─── MATERIAL TO PROCESS
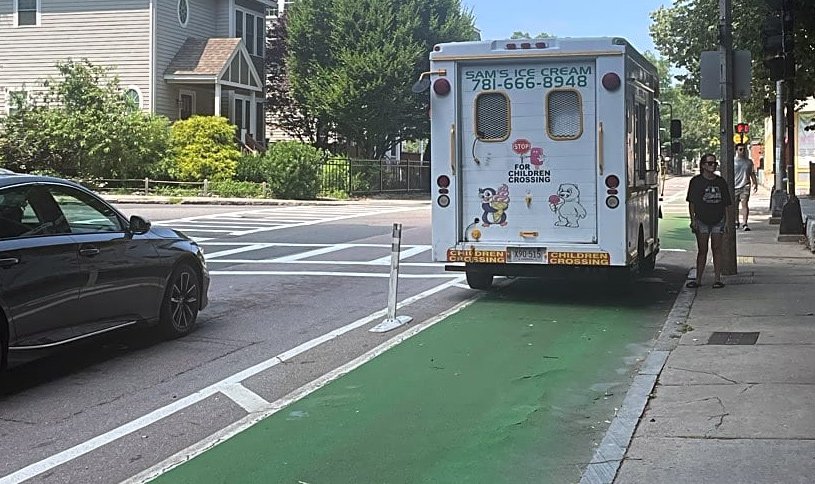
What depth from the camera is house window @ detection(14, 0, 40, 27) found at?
135 ft

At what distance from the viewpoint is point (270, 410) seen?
704cm

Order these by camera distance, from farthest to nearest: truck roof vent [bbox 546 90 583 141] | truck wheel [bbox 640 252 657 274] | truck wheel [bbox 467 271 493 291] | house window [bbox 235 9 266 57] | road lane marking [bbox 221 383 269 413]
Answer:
──────
AIM OF THE TASK:
Output the material above as a JSON list of strings with one string per line, omitting blank lines. Include every line of the material except the pictures.

REPLY TO THE TASK:
[
  "What depth from the camera is house window @ detection(14, 0, 40, 27) found at?",
  "135 ft",
  "At what distance from the viewpoint is point (270, 410) seen?",
  "704cm",
  "Order these by camera distance, from farthest to nearest: truck roof vent [bbox 546 90 583 141] | truck wheel [bbox 640 252 657 274] | truck wheel [bbox 467 271 493 291] | house window [bbox 235 9 266 57] | road lane marking [bbox 221 383 269 413]",
  "Answer:"
]